Abstract: This article makes the claim that Maslow's Hierarchy of Needs does not give Self-Esteem a high enough priority Sorry sir, while I respect your work, I think you got it wrong....

In the 1950s Abraham Maslow wrote a book entitled "Motivation and Personality" in which he outlined his now famous 'Hierarchy of Needs.'

Over the years since its introduction that model has gained wide acceptance as a tool in understanding motivation. It has been used in areas as diverse as Marketing and Christian Evangelism as well as Psychology.

Maslow rightly holds a place of high regard in many circles.

However, I do believe, that when it comes the sequence of needs Maslow got it wrong... at least in the position in which he places Self-Esteem.

According to Maslow, the order of the Hierarchy of Needs ran in the following ascending order basic survival needs, safety and security needs relationship needs Self-Esteem self-actualisation.

Diagramatically, Maslow's Hierarchy is represented by a triangle with 5 'layers' reading from the base to the apex.

I want to suggest a change.

I would rather place the need for Self-Esteem at the very base of the hierarchy, even before the basic physiological needs of food and water.


I firmly believe that unless the self-esteem needs of people are met there is a strong chance that they may even arrive at the point where they ignore their need for the basic necessities of life.

Take, for example, a person suffering from one of the eating disorders that affect some young people. I suggest that the problem which manifests itself in those disorders stems from the fact that those people do not an appropriate level of Self-Esteem. They feel the need to be something other than what they are in order to be more acceptable.

### INFORMATION SHOWN
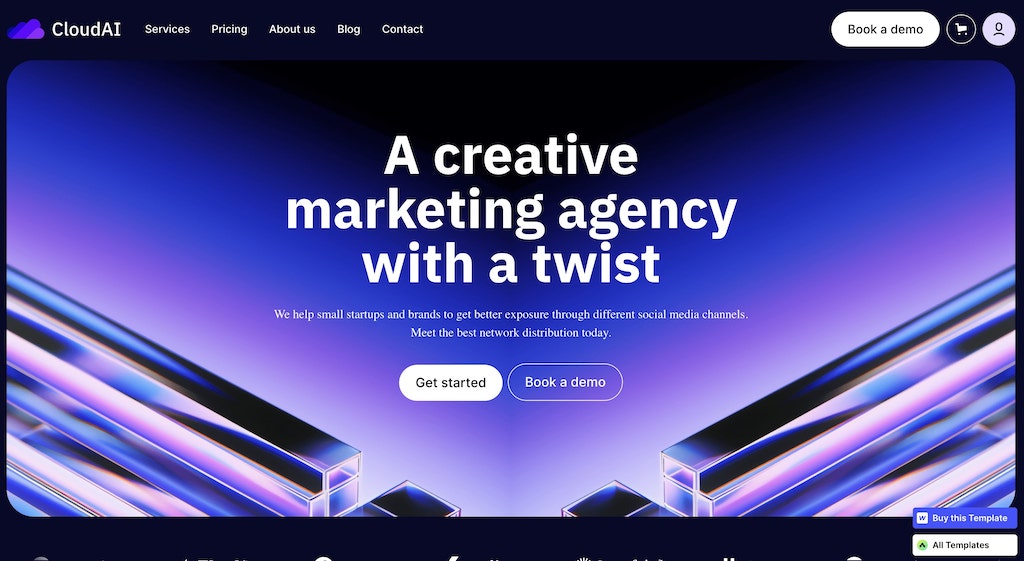 best creative agency websites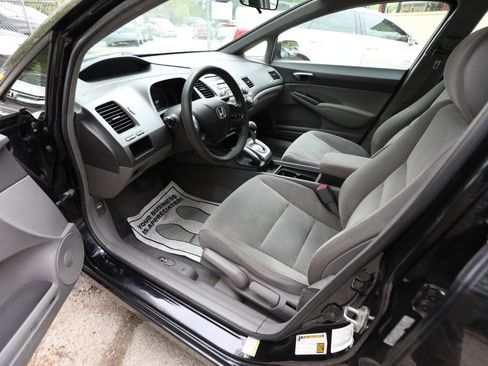 Used 2008 Honda Civic LX image 15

### ACTIVITY
Duplicate the passage of the essay on Maslow's Hierarchy of Needs from "Over the years" to "he places Self-Esteem.".

### ANSWER SECTION
Over the years since its introduction that model has gained wide acceptance as a tool in understanding motivation. It has been used in areas as diverse as Marketing and Christian Evangelism as well as Psychology.

Maslow rightly holds a place of high regard in many circles.

However, I do believe, that when it comes the sequence of needs Maslow got it wrong... at least in the position in which he places Self-Esteem.